Coordenador da comissão, o deputado estadual por Alagoas Davi Maia (DEM) critica o que ele considera ser uma atuação política por parte dos governadores nordestinos. O consórcio, em sua maioria, é composto por gestores do PT e PSB, e vem se posicionando contra o governo do presidente Jair Bolsonaro (sem partido).
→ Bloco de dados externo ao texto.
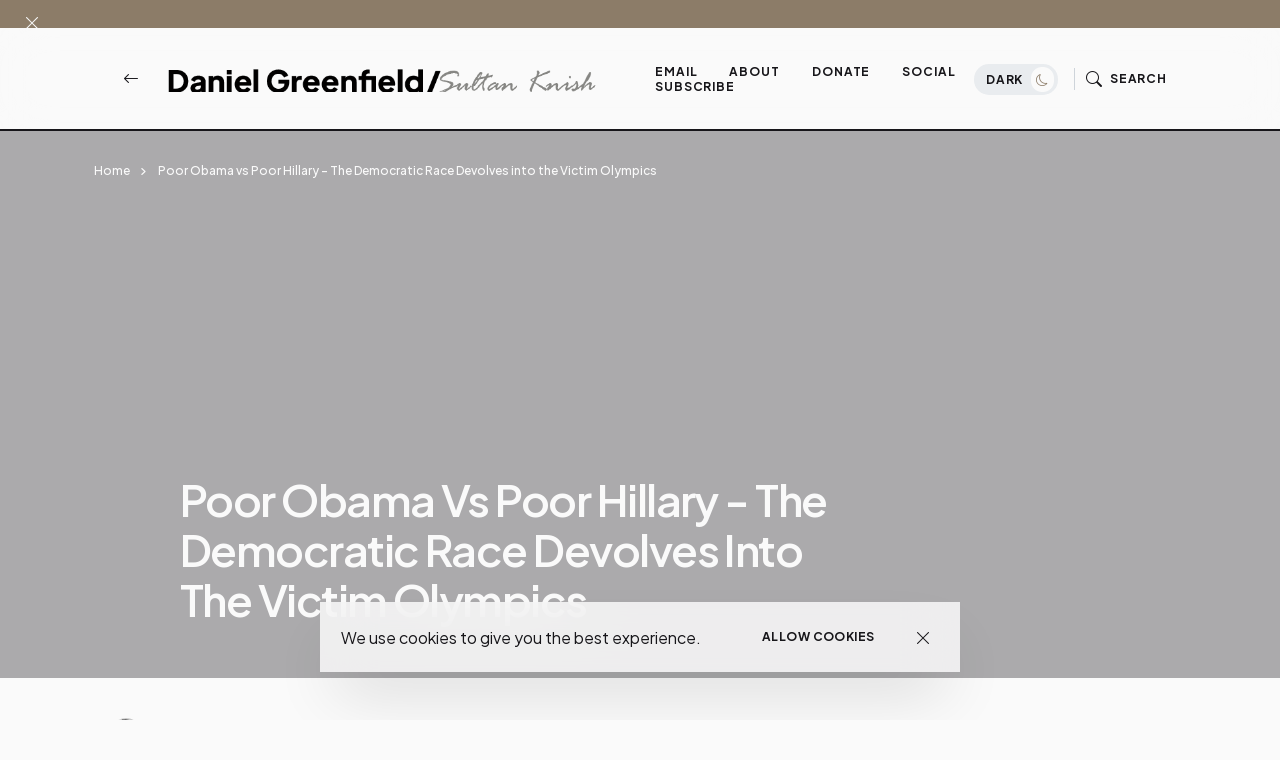

--- FILE ---
content_type: text/javascript; charset=UTF-8
request_url: http://www.danielgreenfield.org/2008/01/poor-obama-vs-poor-hillary-democratic.html?m=0&action=getFeed&widgetId=Feed1&widgetType=Feed&responseType=js&xssi_token=AOuZoY5zcidzMdtwAlkNgZSf0GRLeTmNEA%3A1769063555393
body_size: 727
content:
try {
_WidgetManager._HandleControllerResult('Feed1', 'getFeed',{'status': 'ok', 'feed': {'entries': [{'title': 'I don\x27t know that when someone drives at you, ...', 'link': 'http://www.danielgreenfield.org/2026/01/renee-good-died-disproving-white.html?showComment\x3d1769008187942#c5629675245064133040', 'publishedDate': '2026-01-21T07:09:47.000-08:00', 'author': 'Daniel Greenfield'}, {'title': 'That was a real dog in Renee\x27s Honda Pilot and...', 'link': 'http://www.danielgreenfield.org/2026/01/renee-good-died-disproving-white.html?showComment\x3d1768845739535#c804515656046102528', 'publishedDate': '2026-01-19T10:02:19.000-08:00', 'author': 'Anonymous'}, {'title': 'How was the officer protecting himself by renderin...', 'link': 'http://www.danielgreenfield.org/2026/01/renee-good-died-disproving-white.html?showComment\x3d1768841393446#c5258670644949438179', 'publishedDate': '2026-01-19T08:49:53.000-08:00', 'author': 'Anonymous'}, {'title': 'White privilege exists in the same place as System...', 'link': 'http://www.danielgreenfield.org/2026/01/renee-good-died-disproving-white.html?showComment\x3d1768840503616#c1886268298595411146', 'publishedDate': '2026-01-19T08:35:03.000-08:00', 'author': 'Anonymous'}, {'title': 'Dallas adopted VisionZero and from the start I kne...', 'link': 'http://www.danielgreenfield.org/2026/01/vision-zero-promised-to-end-traffic.html?showComment\x3d1768786777375#c1218620932702191244', 'publishedDate': '2026-01-18T17:39:37.000-08:00', 'author': 'PeterK'}], 'title': 'Daniel Greenfield / Sultan Knish Articles at DanielGreenfield.org'}});
} catch (e) {
  if (typeof log != 'undefined') {
    log('HandleControllerResult failed: ' + e);
  }
}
Em uma das suas últimas reuniões, no mês de abril, os gestores repudiaram a publicação de um vídeo por Bolsonaro em que um morador de Belo Horizonte (MG) faz críticas a prefeitos e governadores por causa das medidas de isolamento social para combater o coronavírus.

“Eu sempre fui contra e entendia que o Consórcio tinha muito mais cunho político sob o ponto de vista da não aceitação da vitória do presidente Jair Bolsonaro. E agora fica confirmado ainda mais que o Consórcio de forma coletiva que foi tão propalado por eles, a gente está vendo que é mais um instrumento de má aplicação. E a gente vai investigar também a má aplicação do dinheiro público”, afirmou Alberto Feitosa, vice-líder da oposição ao governo Paulo Câmara (PSB) na Assembleia Legislativa de Pernambuco (Alepe).

Davi Maia se queixa da falta de ações integradas para discutir questões em comum da região. “Por exemplo, a questão do óleo do Nordeste, não temos nenhum grupo de estudos para avaliar qual foi o impacto disso, você não tem nenhum grupo de trabalho para trabalhar a seca no nordeste, nenhum grupo para discutir como conviver no semiárido”, alega.

Em novembro de 2019, o Consórcio Nordeste reuniu-se no Recife para discutir, entre outros pontos, a questão do vazamento de óleo no litoral nordestino. Eles chegaram a divulgar uma carta em que cobraram do governo federal a implementação do Plano Nacional de Contingência para Incidentes de Poluição.

Apesar do foco inicial nos respiradores, o coordenador informa que a comissão vai discutir de forma mais ampla a transparência do Consórcio. “A empresa (HempCare, alvo da operação Ragnarok) tinha um capital social de R$ 100 mil. Como um Consórcio dessa envergadura confia-se a uma empresa que tem esse capital, é uma coisa a ser investigada. Fora a denúncia, a gente quer uma transparência do Consórcio, que a gente saiba quem são os funcionários do Consórcio, os gastos”, explica Davi Maia.

Ele cita o aporte inicial que os Estados deram para ingressar no consórcio, proporcional à população e ao Produto Interno Bruto (PIB) per capita de cada um dos Estados. A parte de Pernambuco é de R$ 1,439 milhão. “O consórcio teria que prestar contas a todos os tribunais de contas dos Estados e da União. Como a transferência desses recursos que esses Estados fizeram tem valores de recursos federal, isso envolve Ministério Público Federal e também a Polícia Federal. Então são nesses órgãos que a gente vai estabelecer essa comunicação”, afirmou o deputado.


O JC tentou contato o Consórcio Nordeste, mas não obteve resposta até o fechamento da edição.